• **STUDY QUESTIONS**:
**A)** Render the sentence "The Sun Belt media days were held on July 25 and July 26." from the 2022 Old Dominion football text into Spanish.
**B)** Copy everything from "The 2022 Old" down to "coach Ricky Rahne." in the 2022 Old Dominion football text, replacing "third-year" with "3rd-year".

• **DOCUMENT SEGMENT**:
☆ ☆ ☆ ☆

- Conference: Sun Belt Conference
- East Division
- Record: 3–9 (2–6 Sun Belt)
- Head coach: Ricky Rahne (3rd season);
- Offensive coordinator: Kevin Reihner (1st season)
- Offensive scheme: Spread
- Defensive coordinator: Blake Seiler (3rd season)
- Base defense: 3–2–6
- Home stadium: S.B. Ballard Stadium

= 2022 Old Dominion Monarchs football team =

American college football season

The 2022 Old Dominion Monarchs football team represented Old Dominion University during the 2022 NCAA Division I FBS football season. The Monarchs played their home games at S.B. Ballard Stadium in Norfolk, Virginia. It was their first football season in the Sun Belt Conference, competing in the East Division. Previously a member of the Sun Belt until 1991, the University did not field a football team at that time, nor did the conference sponsor the sport. The team was coached by third-year head coach Ricky Rahne.

==Preseason==

===Media poll===
The Sun Belt media days were held on July 25 and July 26. The Monarchs were predicted to finish in last place in the Sun Belt's East Division.

===Sun Belt Preseason All-Conference teams===

Offense

1st team
- Zack Kuntz – Tight end, RS-JR
- Ali Jennings III – Wide receiver, JR

2nd team
- Nick Saldiveri – Offensive tackle, RS-JR

==Schedule==
All conference games were announced March 1, 2022.

☆ ☆ ☆ ☆

• **SUPPLIED DATA**:
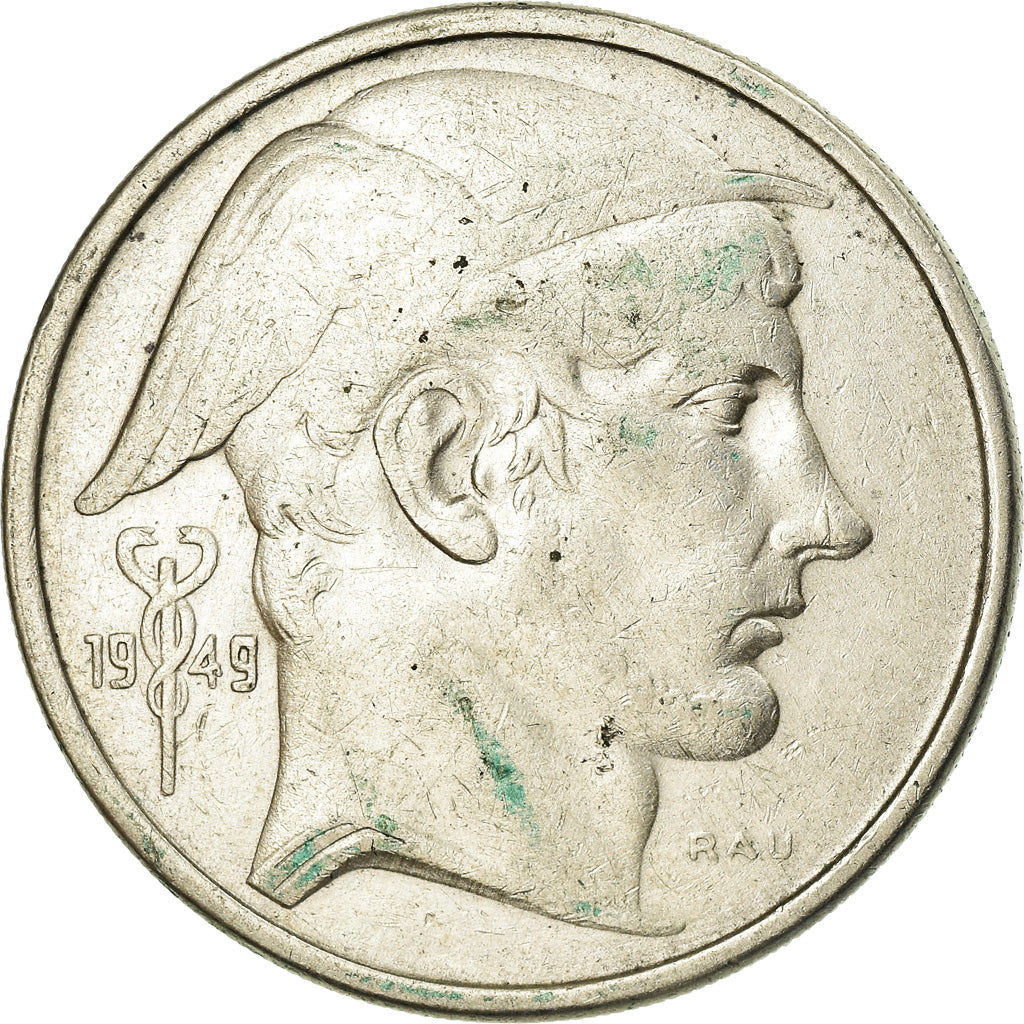 Coin, Belgium, 50 Francs, 50 Frank, 1949, VF(30-35), Silver, KM:136.1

☆ ☆ ☆ ☆

• **ANSWERS TO THE EXERCISES**:
**A)** Los días de medios de la Sun Belt se celebraron el 25 y el 26 de julio.

**B)**
The 2022 Old Dominion Monarchs football team represented Old Dominion University during the 2022 NCAA Division I FBS football season. The Monarchs played their home games at S.B. Ballard Stadium in Norfolk, Virginia. It was their first football season in the Sun Belt Conference, competing in the East Division. Previously a member of the Sun Belt until 1991, the University did not field a football team at that time, nor did the conference sponsor the sport. The team was coached by 3rd-year head coach Ricky Rahne.